The COVID-19 pandemic has resulted in schools being shut all across the world. It is estimated that globally, over 1.2 billion children are out of the classroom. As a result, education has changed dramatically, with the distinctive rise of e-learning, whereby teaching is undertaken remotely and on digital platforms. Talk to any educator, they will all most likely say that nothing replaces face-to-face teaching. Even students in the past who may have dragged their feet going to school and would have preferred to stay at home, now I hear so many of them can’t wait to go back to school. Though we have had to be adaptive and transformation in these times, there is something different about interacting face-to-face – teaching and learning.

Teaching was an integral part of Jesus’ ministry and He was known for His teachings not only because of the varied methods that He used but more importantly the message that He preached. Throughout His teaching ministry, Jesus used a variety of methods that made His teachings striking and memorable, understandable and provoking., adaptive and transformative. That is why in the Gospel today (Mark 1:21-28) the crowd will remark that not only was His teaching “new” but it also came with great authority. For them to have said those words, Jesus’ teaching must have made a great impression on them.

Though the major portion of the Gospel narrative today is the casting out of an unclean spirit in the Galilean village of Capernaum, Mark presents the beginning and the end of this narrative with statements about the teaching of Jesus. Throughout his Gospel, this inspired author will present Jesus not primarily as the miracle worker but rather the great teacher. Jesus came into our world so that He could teach us the way to salvation through faith and Christian living. Unlike other teachers of His time, Jesus speaks with authority (Mk1: 21-22). The people who heard Him, admired Him possibly because Jesus didn’t just repeat what others may have said earlier but He teaches the Scriptures freely, in an original and inspiring way.

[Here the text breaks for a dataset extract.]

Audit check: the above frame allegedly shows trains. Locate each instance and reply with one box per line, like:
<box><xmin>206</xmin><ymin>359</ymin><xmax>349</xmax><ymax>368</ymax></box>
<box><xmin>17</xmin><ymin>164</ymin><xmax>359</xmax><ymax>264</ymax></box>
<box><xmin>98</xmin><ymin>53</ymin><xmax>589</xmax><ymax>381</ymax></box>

This Sunday we celebrate Catechetical Sunday in our churches – a day we are reminded not only of the Catechism classes in parishes and its teachers, but more importantly, it is the teaching ministry in the Church.  The word ‘catechesis’ comes from the Greek word katekhesis, which means, ‘instruction by word of mouth’. To catechise (instruct) does not belong exclusively to a select few. In fact, it is a responsibility on every follower of Jesus.  We need to reframe our thinking towards catechesis. To catechise is not solely about instruction and information, but that which gels both of this together is inspiration. One may have all the knowledge and skills, but without the ability to inspire the other, it could be counterproductive.

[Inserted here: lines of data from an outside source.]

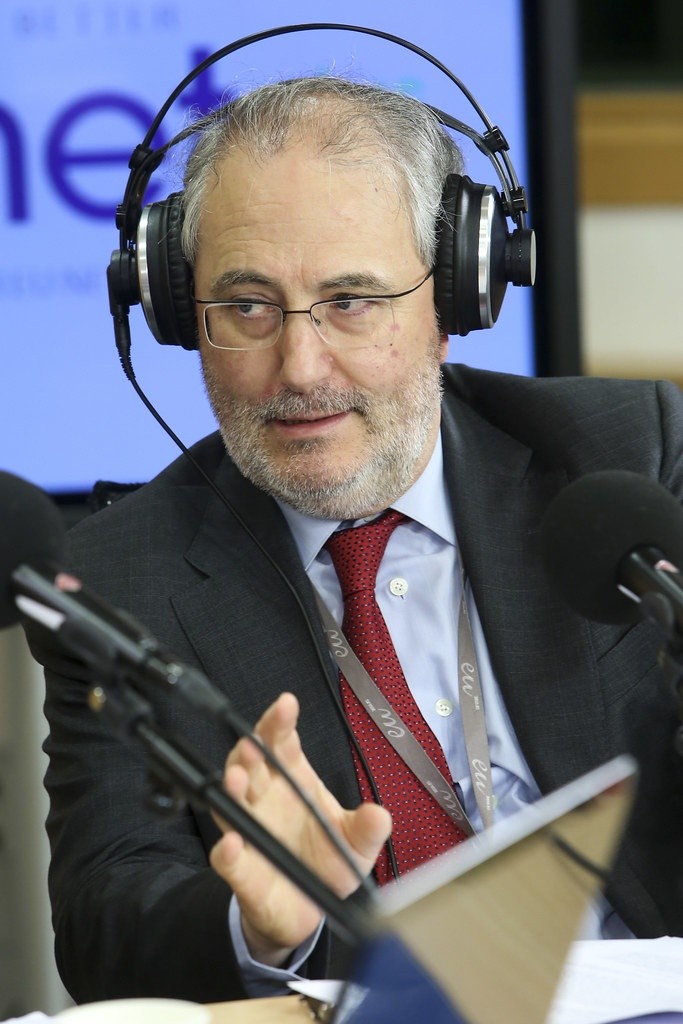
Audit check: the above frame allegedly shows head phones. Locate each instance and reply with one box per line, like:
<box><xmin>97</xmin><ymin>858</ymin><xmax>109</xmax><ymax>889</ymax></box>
<box><xmin>105</xmin><ymin>22</ymin><xmax>534</xmax><ymax>382</ymax></box>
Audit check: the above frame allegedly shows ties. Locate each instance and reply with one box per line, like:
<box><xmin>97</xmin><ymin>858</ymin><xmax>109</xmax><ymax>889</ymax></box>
<box><xmin>321</xmin><ymin>511</ymin><xmax>470</xmax><ymax>887</ymax></box>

How did Jesus inspire others? Here are three things we could do like Jesus to inspire others to know Jesus. Firstly, Jesus valued every person. No matter who came to Him, sinner or saint, He treated them with compassion and love, never judgingly. There is no room for exclusion but always inclusion. Let us also like Jesus help each other by making the people around us feel valued, especially the ones we often take for granted. Secondly, Jesus inspired others by His actions. In fact what you do will matter far more than what you say if you wish to inspire others. Hypocrisy is a sure way of failing to catechise others. That is why Jesus was often in conflict with the religious leaders of His time. The is no doubt that we fail, we sin. But we must strive for authenticity. Thirdly, inspiration must be founded on humility and prayer or else there is a temptation it will fall into inflating one’s ego. Jesus never draws attention to Himself – the glory belongs to the Heavenly Father – the source of all goodness, compassion, kindness, and love.  In short, Jesus has the message, he had the skill to deliver the message, but what left an impact was His charisma – that inspired others to God.

As we celebrate Catechetical Sunday, let us not jump to point the finger at what has not worked in the catechetical ministry of the parish or as I keep hearing that the syllabus is outdated. The primary question that needs to be addressed and certainly brought to mind today is the catechetical ministry of every baptised follower of Jesus – have I been an effective catechist and “catechised” about Jesus to others? Am I an inspiration to others? Does my community inspire other communities? We can change the instructional model or even information content, but if each of us is not inspiring each other, we will remain pietistic Catholics and not inspirational Catholics. What the world and Church need today more than ever are inspirational Catholics who are driven by a passion for the love of Christ.